Já fazia três meses.
Por mais ou menos um mês, a vida de Jack Kingsley virou um caos. Como se seu corpo se movesse sozinho como um robô, sem que sua cabeça conseguisse processar tudo que estava acontecendo, foi agindo e se ocupando das coisas práticas: arranjou o funeral, recebeu a sobrinha na sua casa imediatamente cuidando dos papeis para adquirir sua guarda legal, tratou de que ela começasse o quanto antes um acompanhamento psicológico como lhe fora recomendado, colocou a empresa em segundo plano para lidar com os destroços daquela tragédia até que não estivesse mais soterrado, até que tudo estivesse mais ou menos limpo e que ele pudesse ver a luz do sol e respirar. Bem, o cenário podia estar mais limpo, mas a verdade é que ainda estava tudo destroçado. A reconstrução levaria tempo. Às vezes, secretamente, ele se perguntava se algum dia tudo realmente voltaria ao seu lugar certo.
Jack não era do tipo emocional, mas a verdade que ele tentava esconder principalmente de si mesmo todos os dias é que nunca tinha sentido tanta dor. Seu irmão mais velho era a pessoa mais importante na sua vida. Apesar de sua arrogância e excesso de autoconfiança, Jack sempre admirara Karl e os dois eram os melhores amigos. Faziam tudo juntos, desde crianças. Onde quer que fossem se destacavam, eram as almas da festa. Karl com seu bom humor, sua vivacidade, sua inteligência; ele tinha o dom de fazer qualquer assunto parecer interessante e qualquer mentira parecer convincente, levava todo mundo na lábia e conseguia, assim, tudo que queria. E era tão divertido que ninguém conseguia ficar com raiva dele, fosse o que ele aprontasse. Assim que o pai dos dois tinha morrido, não muito tempo atrás, Karl assumiu a enorme empresa de publicidade que ele havia fundado e feito crescer internacionalmente. E o fez com excelência. Como era de se esperar, Jack logo se juntou a ele e os dois, além de muito bem-sucedidos, se divertiam juntos no trabalho. Eles jorravam ideias sem parar quando se juntavam e jamais brigavam, mesmo que discordassem firmemente um do outro. Formavam a equipe perfeita. Foram padrinhos de casamento um do outro. Encobriram as travessuras um do outro lealmente tanto quando crianças quanto como adolescentes.
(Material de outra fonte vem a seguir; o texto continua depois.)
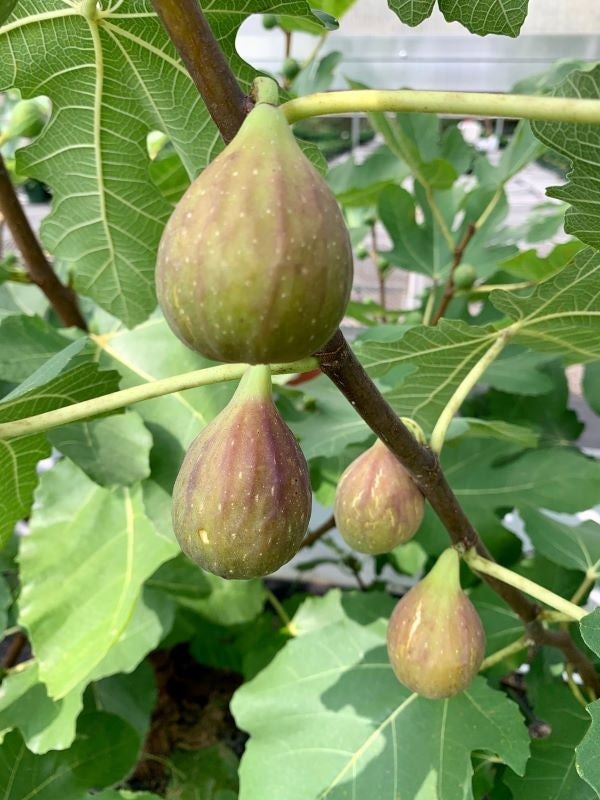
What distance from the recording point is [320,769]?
A: 1115 mm

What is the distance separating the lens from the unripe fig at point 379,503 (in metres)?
0.82

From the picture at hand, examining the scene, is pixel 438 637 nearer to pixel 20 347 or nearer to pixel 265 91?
pixel 265 91

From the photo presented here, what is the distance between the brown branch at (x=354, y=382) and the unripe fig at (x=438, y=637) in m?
0.07

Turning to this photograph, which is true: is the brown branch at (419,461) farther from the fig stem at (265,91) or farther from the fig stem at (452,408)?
the fig stem at (265,91)

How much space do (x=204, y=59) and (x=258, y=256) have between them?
0.19m

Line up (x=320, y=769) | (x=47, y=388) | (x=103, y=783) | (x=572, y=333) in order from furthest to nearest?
(x=103, y=783), (x=320, y=769), (x=572, y=333), (x=47, y=388)

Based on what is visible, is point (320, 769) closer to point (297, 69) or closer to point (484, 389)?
point (484, 389)

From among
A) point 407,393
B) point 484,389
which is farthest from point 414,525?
point 484,389

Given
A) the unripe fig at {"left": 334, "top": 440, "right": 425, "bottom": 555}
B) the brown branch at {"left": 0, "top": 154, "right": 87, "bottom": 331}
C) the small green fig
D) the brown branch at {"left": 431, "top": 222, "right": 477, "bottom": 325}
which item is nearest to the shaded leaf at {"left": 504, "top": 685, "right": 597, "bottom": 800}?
the unripe fig at {"left": 334, "top": 440, "right": 425, "bottom": 555}

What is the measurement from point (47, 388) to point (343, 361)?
0.40 metres

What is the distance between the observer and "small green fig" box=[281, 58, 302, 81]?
2.23 m

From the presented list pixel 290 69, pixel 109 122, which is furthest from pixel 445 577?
pixel 290 69

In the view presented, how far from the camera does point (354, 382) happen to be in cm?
62

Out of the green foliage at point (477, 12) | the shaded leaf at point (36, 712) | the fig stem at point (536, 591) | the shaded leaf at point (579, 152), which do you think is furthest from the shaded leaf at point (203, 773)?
the green foliage at point (477, 12)
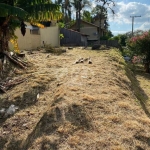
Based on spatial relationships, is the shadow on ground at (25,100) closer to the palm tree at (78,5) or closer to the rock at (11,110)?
the rock at (11,110)

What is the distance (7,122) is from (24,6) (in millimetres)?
5804

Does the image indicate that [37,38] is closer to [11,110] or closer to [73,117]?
[11,110]

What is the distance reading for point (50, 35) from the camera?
23.5 metres

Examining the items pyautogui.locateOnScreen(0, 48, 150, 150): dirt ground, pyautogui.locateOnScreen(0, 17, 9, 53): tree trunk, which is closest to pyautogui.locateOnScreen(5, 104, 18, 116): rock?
pyautogui.locateOnScreen(0, 48, 150, 150): dirt ground

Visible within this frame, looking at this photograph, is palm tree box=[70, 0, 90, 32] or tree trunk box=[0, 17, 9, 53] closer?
tree trunk box=[0, 17, 9, 53]

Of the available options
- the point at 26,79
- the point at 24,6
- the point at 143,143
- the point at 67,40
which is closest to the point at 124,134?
the point at 143,143

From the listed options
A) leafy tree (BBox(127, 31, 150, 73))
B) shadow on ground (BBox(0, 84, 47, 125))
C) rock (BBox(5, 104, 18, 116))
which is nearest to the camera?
rock (BBox(5, 104, 18, 116))

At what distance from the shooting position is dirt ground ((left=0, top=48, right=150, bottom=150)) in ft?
14.6

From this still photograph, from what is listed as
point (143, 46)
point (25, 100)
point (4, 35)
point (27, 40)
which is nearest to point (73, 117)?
point (25, 100)

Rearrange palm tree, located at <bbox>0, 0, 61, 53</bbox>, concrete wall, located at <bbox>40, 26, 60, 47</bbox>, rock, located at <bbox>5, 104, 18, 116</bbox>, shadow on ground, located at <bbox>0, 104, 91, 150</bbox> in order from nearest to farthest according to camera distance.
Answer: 1. shadow on ground, located at <bbox>0, 104, 91, 150</bbox>
2. rock, located at <bbox>5, 104, 18, 116</bbox>
3. palm tree, located at <bbox>0, 0, 61, 53</bbox>
4. concrete wall, located at <bbox>40, 26, 60, 47</bbox>

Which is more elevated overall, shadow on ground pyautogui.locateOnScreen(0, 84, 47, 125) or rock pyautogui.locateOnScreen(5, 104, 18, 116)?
shadow on ground pyautogui.locateOnScreen(0, 84, 47, 125)

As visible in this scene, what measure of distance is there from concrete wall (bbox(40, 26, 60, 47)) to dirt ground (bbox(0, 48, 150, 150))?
1411 cm

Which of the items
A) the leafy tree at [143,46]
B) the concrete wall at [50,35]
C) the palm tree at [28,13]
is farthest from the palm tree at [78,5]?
the palm tree at [28,13]

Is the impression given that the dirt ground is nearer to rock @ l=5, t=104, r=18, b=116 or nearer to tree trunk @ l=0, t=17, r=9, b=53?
rock @ l=5, t=104, r=18, b=116
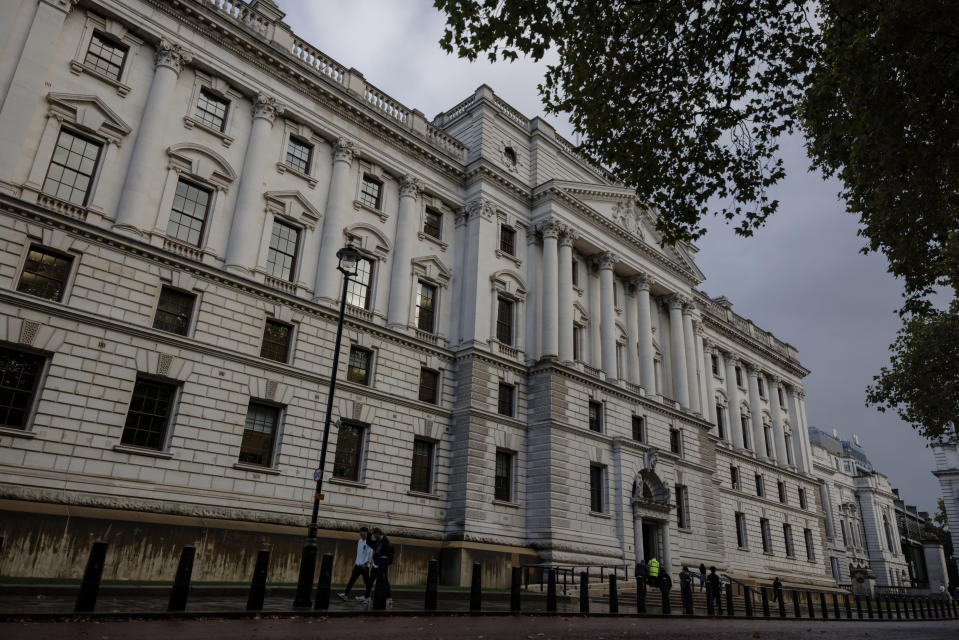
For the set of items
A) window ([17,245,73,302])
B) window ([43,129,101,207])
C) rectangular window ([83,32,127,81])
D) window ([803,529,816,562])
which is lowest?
window ([803,529,816,562])

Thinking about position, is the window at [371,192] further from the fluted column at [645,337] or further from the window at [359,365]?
the fluted column at [645,337]

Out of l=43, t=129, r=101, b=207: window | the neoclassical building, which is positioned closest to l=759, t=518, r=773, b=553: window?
the neoclassical building

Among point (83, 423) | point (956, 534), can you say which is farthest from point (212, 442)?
point (956, 534)

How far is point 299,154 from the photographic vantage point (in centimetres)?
2583

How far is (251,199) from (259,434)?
8366 mm

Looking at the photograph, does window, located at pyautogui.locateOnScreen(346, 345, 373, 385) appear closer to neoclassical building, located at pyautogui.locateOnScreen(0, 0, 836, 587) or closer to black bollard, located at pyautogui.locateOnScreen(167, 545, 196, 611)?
neoclassical building, located at pyautogui.locateOnScreen(0, 0, 836, 587)

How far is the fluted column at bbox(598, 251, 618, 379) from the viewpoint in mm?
33375

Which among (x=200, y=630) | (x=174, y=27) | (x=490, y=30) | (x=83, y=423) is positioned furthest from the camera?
(x=174, y=27)

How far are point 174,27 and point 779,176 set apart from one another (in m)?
20.2

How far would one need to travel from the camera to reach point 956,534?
63906 mm

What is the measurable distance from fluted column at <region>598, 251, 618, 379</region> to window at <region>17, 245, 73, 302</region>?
23828 mm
Karl era o único que sabia do grande segredo de Jack.
Até que aconteceu o acidente com o caminhão na pista. E então não havia mais Karl. Ele se fora junto com a amada e também inteligente e criativa esposa Alison, que escrevia romances históricos bastante aclamados dos quais o marido era fã número um. Eles morreram instantaneamente, foi o que disseram. Pelo menos não sentiram dor. Pelo menos não estavam com Susie naquela noite. Jack repetia tudo isso para si mesmo. Pelo menos... Pelo menos...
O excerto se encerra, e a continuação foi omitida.